Success of Grand Alliance in Bihar to set off political churning in UP

  • Sunita Aron, Hindustan Times, Lucknow
  • Updated: Nov 14, 2015 11:32 IST
Uttar Pradesh chief minister Akhilesh Yadav with tribal student during his visit Kaling institute of social science (KISS) in Bhubaneswar. (PTI)

The success of the Grand Alliance in Bihar has generated speculations on the possibility of a similar alliance in Uttar Pradesh, where defeating the BJP will not be a cakewalk.

In all probability, the BJP may tweak its 2017 poll strategy for UP from the lessons learnt in Bihar. Its overdependence the upper castes may not help the party win many seats in the state; for that it must penetrate the formidable backward and Dalit vote banks.

The BJP doesn’t have a leader like Kalyan Singh, who became the face of both Mandal and Kamandal in the early 1990s. He was the temple hero from the OBC community. The state politics has been controlled by OBCs and Dalits since its mandalisation in early 1990s. Of the 11 chief ministers since, only Rajnath Singh and Ram Prakash Gupta belonged to the upper caste.

Post Bihar polls, the regional forces decimated by Narendra Modi in the 2014 general elections are back in reckoning. The Congress, which till sometime pursued the ‘ekla chalo’ policy, may also accept the role of a smaller player in UP.

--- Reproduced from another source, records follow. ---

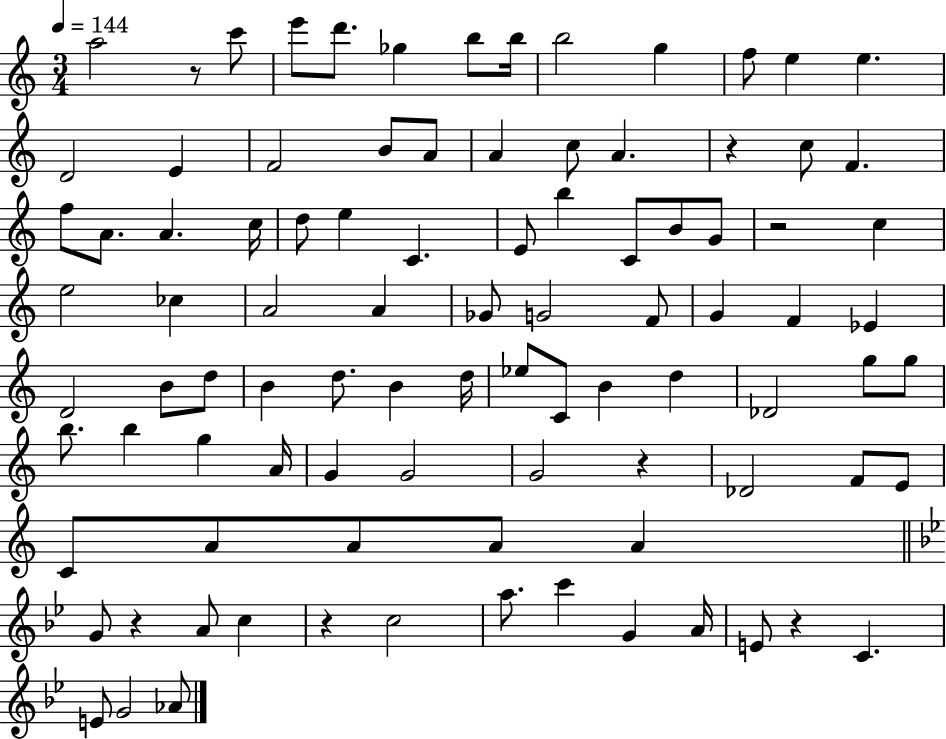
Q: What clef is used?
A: treble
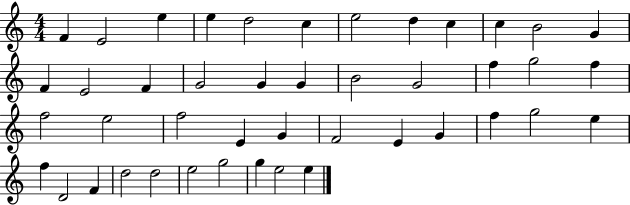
X:1
T:Untitled
M:4/4
L:1/4
K:C
F E2 e e d2 c e2 d c c B2 G F E2 F G2 G G B2 G2 f g2 f f2 e2 f2 E G F2 E G f g2 e f D2 F d2 d2 e2 g2 g e2 e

Apparently, Congress leaders may again ask the high command to start discussions on choosing a partner for the 2017 polls. Notwithstanding the celebrations in the party, the fact remains that it won 27 seats more by riding the vote banks of its partners rather than reviving its own vote base in Bihar.

A senior BJP leader admitted the ‘transfer of votes’ in Bihar by partners was not a farce. “Contrary to common belief, the leaders – Nitish Kumar and Lalu Yadav - sincerely transferred their votes to each other,” he said.

According to him, UP’s track record proves that while the BSP’s votes are transferable, other parties have often failed to do the same. The BSP had entered into a pre-electoral alliance – with the SP in 1993 and the Congress in 1996 – and party leaders claimed they did not get the support of other castes represented by the two parties.

Public debate has already started on various political combinations while ruling out the possibility of Mulayam and Mayawati coming together in 2017.

Apparently the BSP is focusing on west UP where a tie-up with the RJD and possibly the Congress could happen. The contentious issue of seat-sharing could be resolved with the BSP taking the bulk of the seats and the RJD and the Congress playing second fiddle.

The other possible combination could be an alliance between the SP and the Congress. The RJD, with its base confined to west UP, would prefer the BSP because of the overwhelming Dalit population in its area of influence.

So far, Rahul has been against electoral alliances but Bihar may convince him to renew the party’s strategy. A similar hype in 2009, in UP when the party won 21 Lok Sabha seats, soon dissipated.

Expect behind-the-scene parleys in the coming days.